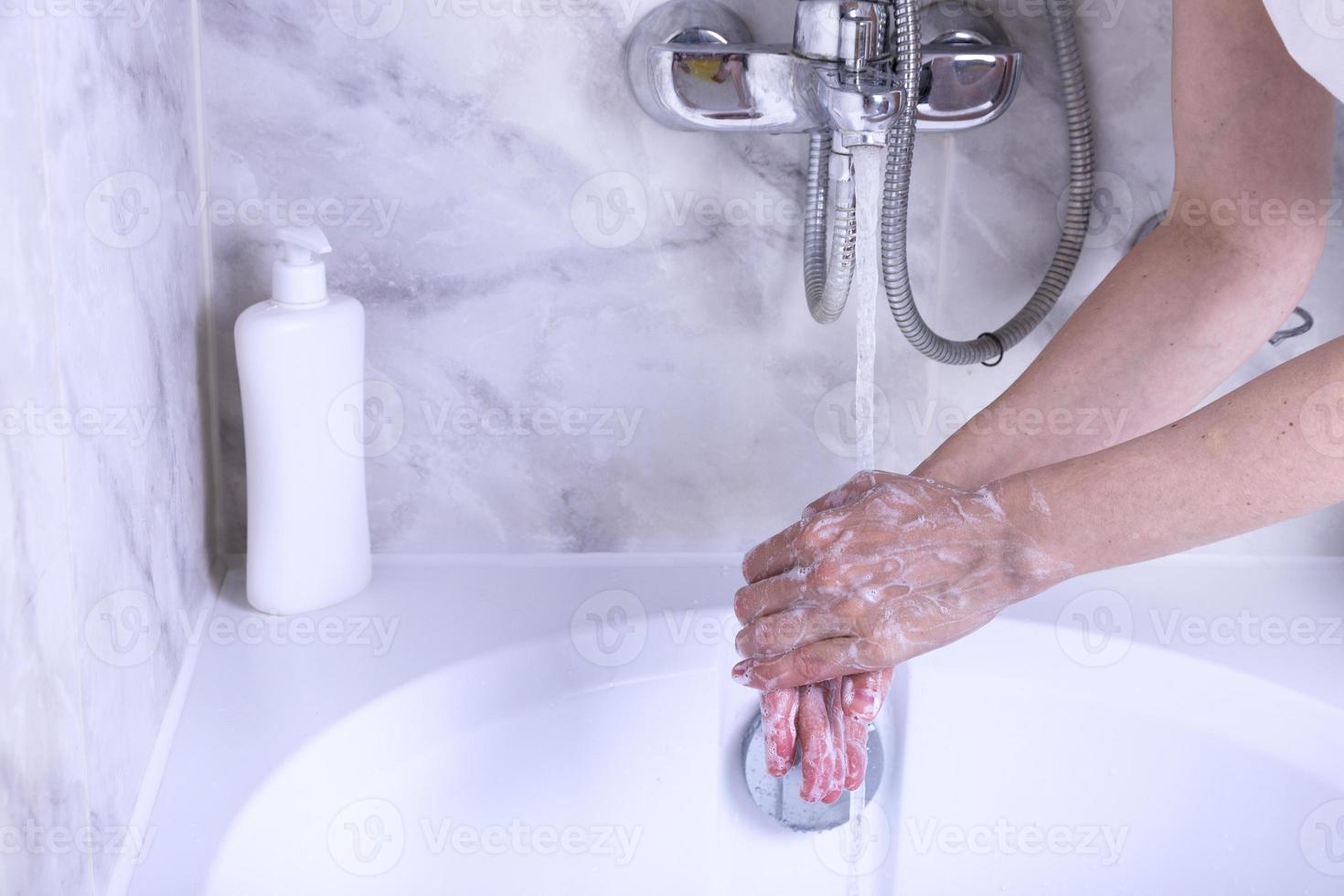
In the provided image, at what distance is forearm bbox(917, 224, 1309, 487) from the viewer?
0.83 m

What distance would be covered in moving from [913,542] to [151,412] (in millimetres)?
459

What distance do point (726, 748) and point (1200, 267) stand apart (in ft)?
1.56

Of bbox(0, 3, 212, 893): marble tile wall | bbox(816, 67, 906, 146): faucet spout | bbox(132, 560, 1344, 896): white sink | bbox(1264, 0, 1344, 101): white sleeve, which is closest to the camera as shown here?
bbox(0, 3, 212, 893): marble tile wall

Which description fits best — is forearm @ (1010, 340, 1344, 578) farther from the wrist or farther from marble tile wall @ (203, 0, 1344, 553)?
marble tile wall @ (203, 0, 1344, 553)

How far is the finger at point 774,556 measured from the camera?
773 millimetres

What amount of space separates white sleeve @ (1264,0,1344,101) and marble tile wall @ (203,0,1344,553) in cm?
25

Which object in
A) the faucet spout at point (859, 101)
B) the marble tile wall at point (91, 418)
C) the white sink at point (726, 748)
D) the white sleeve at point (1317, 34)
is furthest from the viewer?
the white sink at point (726, 748)

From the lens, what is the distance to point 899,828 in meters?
1.00

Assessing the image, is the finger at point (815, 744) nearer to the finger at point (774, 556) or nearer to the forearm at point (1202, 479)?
the finger at point (774, 556)

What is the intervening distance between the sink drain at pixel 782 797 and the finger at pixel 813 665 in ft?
0.62

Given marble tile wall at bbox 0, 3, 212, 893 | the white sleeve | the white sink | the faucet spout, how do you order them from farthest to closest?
the white sink < the faucet spout < the white sleeve < marble tile wall at bbox 0, 3, 212, 893

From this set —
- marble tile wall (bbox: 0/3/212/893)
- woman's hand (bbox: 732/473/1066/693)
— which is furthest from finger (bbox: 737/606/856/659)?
marble tile wall (bbox: 0/3/212/893)

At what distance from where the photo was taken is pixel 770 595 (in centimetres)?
78

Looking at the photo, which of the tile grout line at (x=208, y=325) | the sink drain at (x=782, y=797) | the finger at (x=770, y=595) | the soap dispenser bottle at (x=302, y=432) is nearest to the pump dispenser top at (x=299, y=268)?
the soap dispenser bottle at (x=302, y=432)
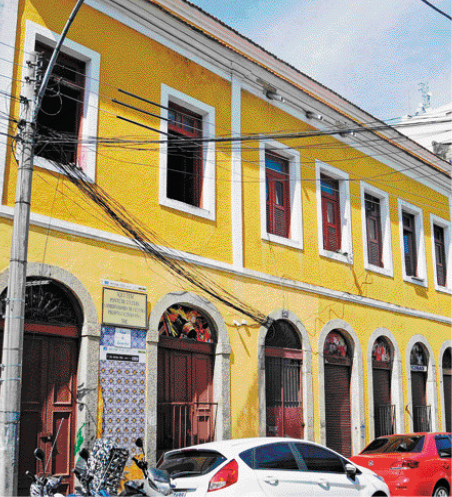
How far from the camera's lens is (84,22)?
1272cm

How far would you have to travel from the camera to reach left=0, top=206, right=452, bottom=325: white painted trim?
11.5 m

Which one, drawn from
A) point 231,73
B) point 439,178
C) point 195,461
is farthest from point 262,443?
point 439,178

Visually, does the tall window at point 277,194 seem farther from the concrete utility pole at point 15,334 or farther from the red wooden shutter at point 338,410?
the concrete utility pole at point 15,334

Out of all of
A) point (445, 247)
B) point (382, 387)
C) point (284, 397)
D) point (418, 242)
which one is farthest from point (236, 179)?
point (445, 247)

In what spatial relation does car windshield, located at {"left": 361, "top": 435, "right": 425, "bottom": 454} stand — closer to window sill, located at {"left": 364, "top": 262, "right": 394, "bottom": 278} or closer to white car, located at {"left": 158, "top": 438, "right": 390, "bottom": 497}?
white car, located at {"left": 158, "top": 438, "right": 390, "bottom": 497}

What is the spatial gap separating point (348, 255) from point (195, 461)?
10305 millimetres

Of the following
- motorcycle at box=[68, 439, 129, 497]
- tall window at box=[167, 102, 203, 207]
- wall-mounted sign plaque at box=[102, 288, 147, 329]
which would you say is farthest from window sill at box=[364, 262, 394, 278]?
motorcycle at box=[68, 439, 129, 497]

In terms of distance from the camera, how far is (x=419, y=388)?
20.4m

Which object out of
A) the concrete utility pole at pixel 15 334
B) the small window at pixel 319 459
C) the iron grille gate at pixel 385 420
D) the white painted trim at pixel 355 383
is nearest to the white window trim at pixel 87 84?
the concrete utility pole at pixel 15 334

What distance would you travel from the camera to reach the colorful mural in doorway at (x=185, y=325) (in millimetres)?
13367

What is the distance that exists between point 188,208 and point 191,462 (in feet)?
20.3

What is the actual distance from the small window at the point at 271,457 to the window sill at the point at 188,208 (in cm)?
565

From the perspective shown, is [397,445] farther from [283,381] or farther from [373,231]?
[373,231]

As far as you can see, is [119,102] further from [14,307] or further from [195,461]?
[195,461]
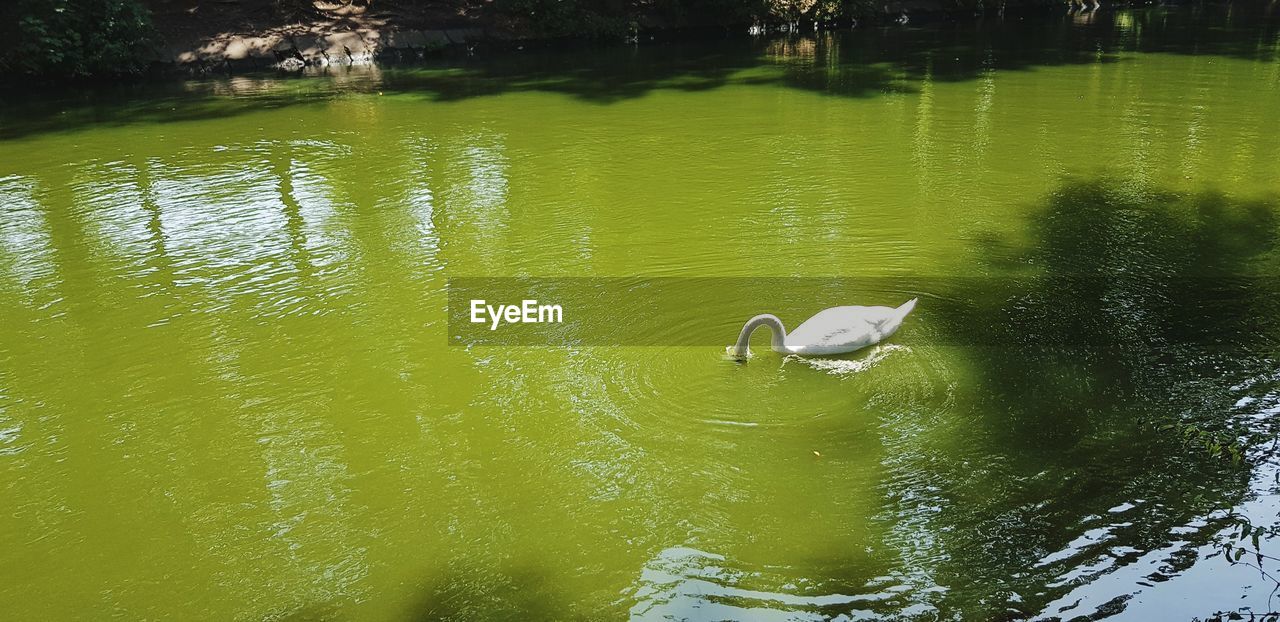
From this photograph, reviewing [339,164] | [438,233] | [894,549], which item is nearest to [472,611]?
[894,549]

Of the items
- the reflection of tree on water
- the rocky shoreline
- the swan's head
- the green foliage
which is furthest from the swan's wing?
the rocky shoreline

——————————

* [TASK OBJECTIVE]
Repeat the lines above exactly, and keep every picture out.

* [EXERCISE ANSWER]
In the provided image, at what distance is forearm bbox(917, 224, 1309, 487) from the viewer?
0.83 m

What distance would be covered in moving from [913,542] to [151,412] (in millimetres)?
459

What distance do point (726, 748) and point (1200, 267) stand apart (in ft)?
1.56

Of bbox(0, 3, 212, 893): marble tile wall | bbox(816, 67, 906, 146): faucet spout | bbox(132, 560, 1344, 896): white sink | bbox(1264, 0, 1344, 101): white sleeve, which is closest to the camera as shown here?
bbox(0, 3, 212, 893): marble tile wall

Which description fits best — is forearm @ (1010, 340, 1344, 578) farther from the wrist or farther from marble tile wall @ (203, 0, 1344, 553)?
marble tile wall @ (203, 0, 1344, 553)

How far is the finger at point 774,556 measured from the camera?
773 millimetres

What amount of space separates white sleeve @ (1264,0,1344,101) and marble tile wall @ (203,0,1344,553) in cm?
25

Which object in
A) the faucet spout at point (859, 101)
B) the marble tile wall at point (91, 418)
C) the white sink at point (726, 748)
D) the white sleeve at point (1317, 34)
is furthest from the viewer?
the white sink at point (726, 748)

From the lens, what is the distance to point 899,828 in meters?
1.00

Assessing the image, is the finger at point (815, 744) nearer to the finger at point (774, 556) or nearer to the forearm at point (1202, 479)?
the finger at point (774, 556)

What is the intervening distance between the sink drain at pixel 782 797 and the finger at pixel 813 665 in ft?
0.62

Given marble tile wall at bbox 0, 3, 212, 893 | the white sleeve | the white sink | the faucet spout, how do you order them from farthest to closest?
the white sink < the faucet spout < the white sleeve < marble tile wall at bbox 0, 3, 212, 893

From this set —
- marble tile wall (bbox: 0/3/212/893)
- woman's hand (bbox: 732/473/1066/693)
— which is furthest from finger (bbox: 737/606/856/659)?
marble tile wall (bbox: 0/3/212/893)

At what distance from where the photo was taken is pixel 770 595 (in centimetres)?
78

Looking at the photo, which of the tile grout line at (x=208, y=325) | the sink drain at (x=782, y=797) | the finger at (x=770, y=595) | the soap dispenser bottle at (x=302, y=432) is nearest to the pump dispenser top at (x=299, y=268)?
the soap dispenser bottle at (x=302, y=432)
How far from the camera's lens is (84,22)?
1272cm

How far would you have to travel from the camera to reach left=0, top=206, right=452, bottom=325: white painted trim?
11.5 m

Which one, drawn from
A) point 231,73
B) point 439,178
C) point 195,461
is farthest from point 262,443?
point 439,178

Visually, does the tall window at point 277,194 seem farther from the concrete utility pole at point 15,334 or farther from the red wooden shutter at point 338,410?
the concrete utility pole at point 15,334

Out of all of
A) point (445, 247)
B) point (382, 387)
C) point (284, 397)
D) point (418, 242)
which one is farthest from point (236, 179)?
point (445, 247)

In what spatial relation does car windshield, located at {"left": 361, "top": 435, "right": 425, "bottom": 454} stand — closer to window sill, located at {"left": 364, "top": 262, "right": 394, "bottom": 278} or closer to white car, located at {"left": 158, "top": 438, "right": 390, "bottom": 497}?
white car, located at {"left": 158, "top": 438, "right": 390, "bottom": 497}

What is the spatial gap separating point (348, 255) from point (195, 461)?
10305 millimetres

Of the following
- motorcycle at box=[68, 439, 129, 497]
- tall window at box=[167, 102, 203, 207]
- wall-mounted sign plaque at box=[102, 288, 147, 329]
which would you say is farthest from window sill at box=[364, 262, 394, 278]?
motorcycle at box=[68, 439, 129, 497]

In terms of distance from the camera, how far is (x=419, y=388)?
20.4m

Which object out of
A) the concrete utility pole at pixel 15 334
B) the small window at pixel 319 459
C) the iron grille gate at pixel 385 420
D) the white painted trim at pixel 355 383
is nearest to the white window trim at pixel 87 84?
the concrete utility pole at pixel 15 334

What distance would you travel from the camera to reach the colorful mural in doorway at (x=185, y=325) (in millimetres)?
13367

What is the distance that exists between point 188,208 and point 191,462 (in feet)?
20.3

What is the actual distance from the small window at the point at 271,457 to the window sill at the point at 188,208 (in cm)?
565

From the perspective shown, is [397,445] farther from [283,381] or farther from [373,231]?
[373,231]

As far as you can see, is [119,102] further from [14,307] or further from [195,461]?
[195,461]
From this photograph, reviewing [339,164] | [438,233] | [894,549], which item is nearest to [472,611]?
[894,549]

Of the items
- the reflection of tree on water
- the rocky shoreline
- the swan's head
- the green foliage
which is furthest from the swan's wing?
the rocky shoreline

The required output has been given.